Lembrando que vez por outra são enviados para a cidade patrulhamentos especiais, como a Ronda Ostensiva de Natureza Especial (Rone) e o Tático Móvel, o oficial salientou que as vítimas precisam ajudar a polícia na identificação dos bandidos para que uma ação efetiva contra eles possa ser desencadeada. “Não adianta a população se armar e iniciar uma guerra que só levará a mais violência”, justificou Mello, que no final do mês de maio fez uma reunião com as autoridades do município justamente para discutir a violência e traçar metas de combate. O oficial deixou à disposição da população o telefone do batalhão (com sede em São José dos Pinhais) – 283-3737 -, o disque denúncia – 282-4712 -, e o do plantão do pelotão de Fazenda Rio Grande – 627-1637. “Qualquer um deles pode ser utilizado para transmitir informações sobre os criminosos”, salientou.

Polícia Civil

No âmbito da Polícia Civil a situação ainda é pior. Com um efetivo reduzidíssimo – que beira ao ridículo – de apenas três investigadores, o delegado Noel Francisco da Silva tem ainda a obrigação de cuidar das delegacias de Agudos do Sul, Mandirituba e Quitandinha. Na realidade é um único delegado para uma população aproximada de 150 mil pessoas. Andando com três telefones celulares nos bolsos e rodando o dia todo pelas delegacias que atende, para tentar dar conta de tanto trabalho, Noel conseguiu perder 13 quilos nos últimos meses. “É um regime e tanto”, brinca o policial, que apesar de tudo não perde o bom humor. “Falta efetivo sim e já fizemos pedidos para mais policiais ao Departamento da Polícia Civil.

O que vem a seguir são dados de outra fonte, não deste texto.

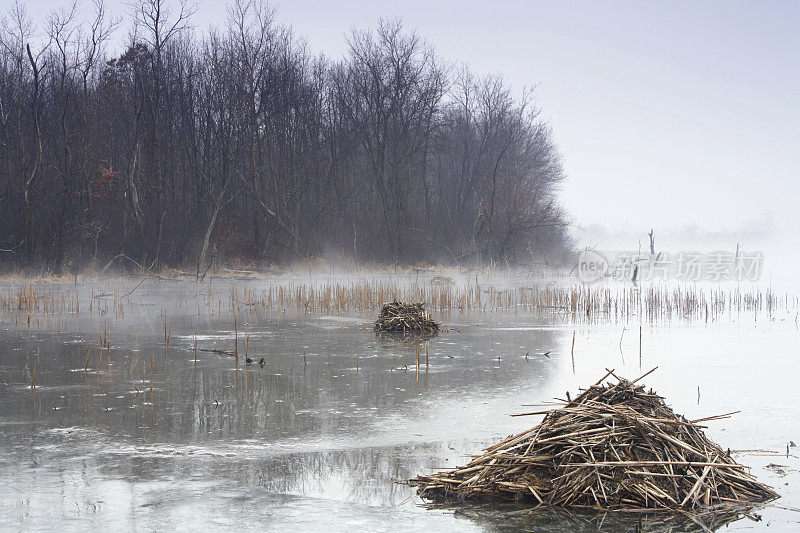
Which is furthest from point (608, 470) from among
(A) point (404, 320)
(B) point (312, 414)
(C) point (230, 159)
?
(C) point (230, 159)

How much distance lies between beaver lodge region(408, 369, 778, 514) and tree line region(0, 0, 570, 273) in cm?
2217

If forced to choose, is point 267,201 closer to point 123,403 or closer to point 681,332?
point 681,332

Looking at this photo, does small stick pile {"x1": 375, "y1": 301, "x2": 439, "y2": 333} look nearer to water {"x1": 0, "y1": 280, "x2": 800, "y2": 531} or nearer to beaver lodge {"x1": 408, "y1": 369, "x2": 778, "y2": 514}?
water {"x1": 0, "y1": 280, "x2": 800, "y2": 531}

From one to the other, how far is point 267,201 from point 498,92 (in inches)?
575

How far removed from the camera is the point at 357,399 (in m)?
6.69

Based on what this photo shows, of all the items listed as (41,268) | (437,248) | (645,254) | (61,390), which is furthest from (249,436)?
(645,254)

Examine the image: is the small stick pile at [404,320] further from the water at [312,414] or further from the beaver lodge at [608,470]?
the beaver lodge at [608,470]

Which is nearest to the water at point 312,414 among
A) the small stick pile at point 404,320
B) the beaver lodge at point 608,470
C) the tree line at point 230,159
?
the beaver lodge at point 608,470

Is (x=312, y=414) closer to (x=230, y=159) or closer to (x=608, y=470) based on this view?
(x=608, y=470)

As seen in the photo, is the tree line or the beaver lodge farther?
the tree line

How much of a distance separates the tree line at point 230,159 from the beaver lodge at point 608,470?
22167mm

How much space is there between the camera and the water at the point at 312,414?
385 centimetres

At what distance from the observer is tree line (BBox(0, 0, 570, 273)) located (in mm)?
25844

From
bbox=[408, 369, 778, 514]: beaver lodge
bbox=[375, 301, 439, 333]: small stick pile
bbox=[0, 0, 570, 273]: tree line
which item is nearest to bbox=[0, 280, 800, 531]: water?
bbox=[408, 369, 778, 514]: beaver lodge
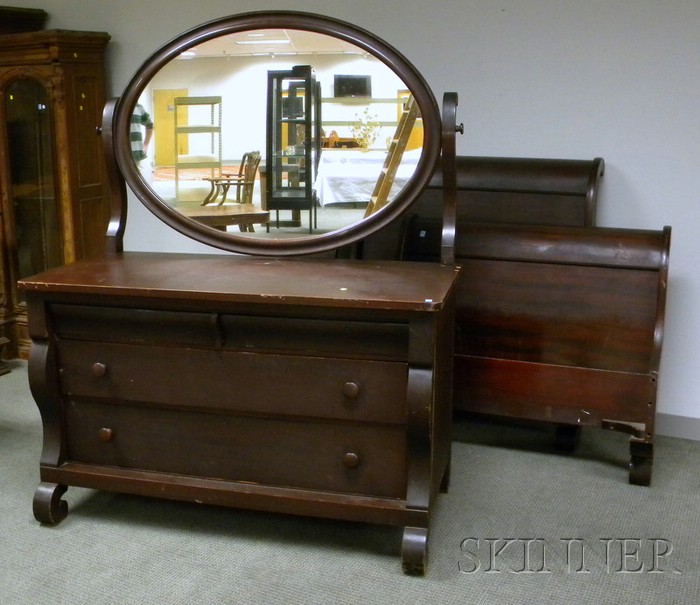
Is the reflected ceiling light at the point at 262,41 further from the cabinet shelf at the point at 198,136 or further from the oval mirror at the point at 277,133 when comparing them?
the cabinet shelf at the point at 198,136

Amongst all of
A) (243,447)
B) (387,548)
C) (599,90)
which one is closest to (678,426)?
(599,90)

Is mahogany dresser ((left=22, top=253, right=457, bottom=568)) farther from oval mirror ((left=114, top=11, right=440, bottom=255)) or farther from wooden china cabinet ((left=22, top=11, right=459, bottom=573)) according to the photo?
oval mirror ((left=114, top=11, right=440, bottom=255))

Estamos aguardando”, diz ele.

Mesmo com tanta dificuldade, o delegado comemora a prisão de um quadrilheiro que agia na região – Alanciser César do Prado -, capturado em um favela com uma escopeta calibre 12 e um revólver calibre 38. Na esteira da prisão de “Alan”, como é conhecido o assaltante, outros quatro criminosos também foram tirados de circulação. “Aqui a gente faz o que pode e como pode”, explicou Noel.